View RPC diagnostics

You can use remote procedure call (RPC) diagnostics for your filesystem configuration to help monitor the health of your cluster. You can do this with the UI or the CLI.

View RPC diagnostics with the UI

The RPC Diagnostics graphs give you insight into RPC call times and the number of events returned for each RPC call.

Go to any of your filesystem configurations in the UI and select the link Advanced Diagnostics to view RPC diagnostics information.

You can monitor historic values for the following Remote Procedure Call (RPC) metrics in two graphs in the UI:

GraphValues
RPC call timeAverage call time
Maximum call time
Events for each RPCAverage number of events
Maximum number of events

To view values plotted across both graphs for a specific timeframe, select the data duration from the dropdown list in the UI:

  • One hour
  • One day
  • One week
  • 30 days

Average values should remain constant. If the graphs show maximum values that vary, it may indicate the Hadoop cluster has issues.

note

Maximum values are reset every minute.

View RPC diagnostics with the CLI

You can run the following commands to view a diagnostics summary with your shell CLI or the Data Migrator CLI tool:

Shell CLI with API endpoint

  • To get a diagnostics summary in text format, go to your shell CLI and run the command:

    curl http://127.0.0.1:18080/diagnostics/summary.txt
  • To view diagnostics continually updated, go to your shell CLI and run the command:

    watch curl -s http://127.0.0.1:18080/diagnostics/summary.txt
tip

If you're using curl on a TLS connection and with basic auth, use https with the --insecure and --user curl options.

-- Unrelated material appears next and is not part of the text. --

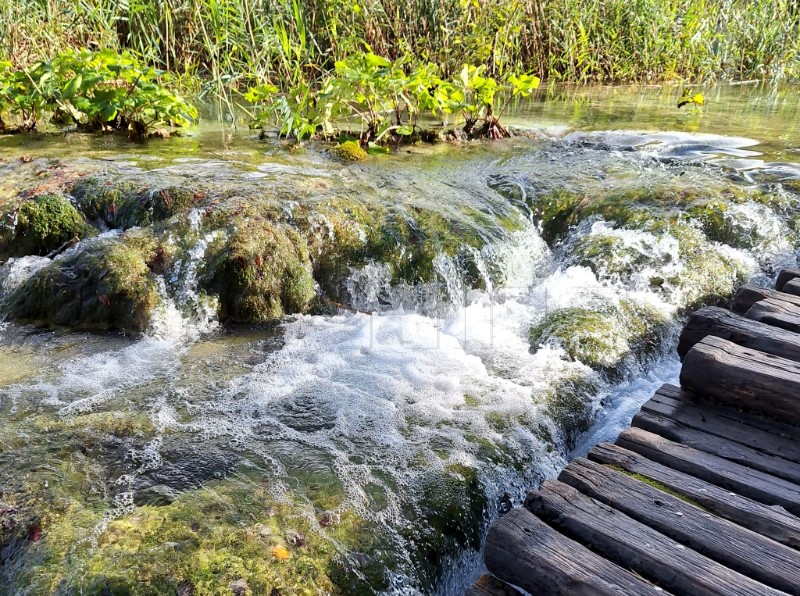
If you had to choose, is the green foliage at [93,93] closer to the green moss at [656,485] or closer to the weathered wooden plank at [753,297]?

For example: curl https://<host>:<port>/<end_point> --insecure --user <basic-auth-username>

CLI tool

  • To get a diagnostics summary with the CLI tool, run the command:

    status --diagnostics
  • To view diagnostics continually updated with the CLI tool, run the command:

    status --diagnostics --watch

You'll see a line in the summary for the RPC diagnostics similar to this example:

EventsBehind Current/Avg/Max: 0/0/0, RPC Time Avg/Max: 4/54

The current, average, and maximum values for the metric EventsBehind inform you how far behind Data Migrator is from retrieving events on the NameNode. If these values exceed the number of events on the NameNode, migrations will eventually stop automatically. Warnings are displayed in the UI and the CLI to let you know you need to adjust the maximum number of events before migrations stop automatically.

The average and maximum values for the metric RPC Time Avg/Max inform you how long the RPC call times are.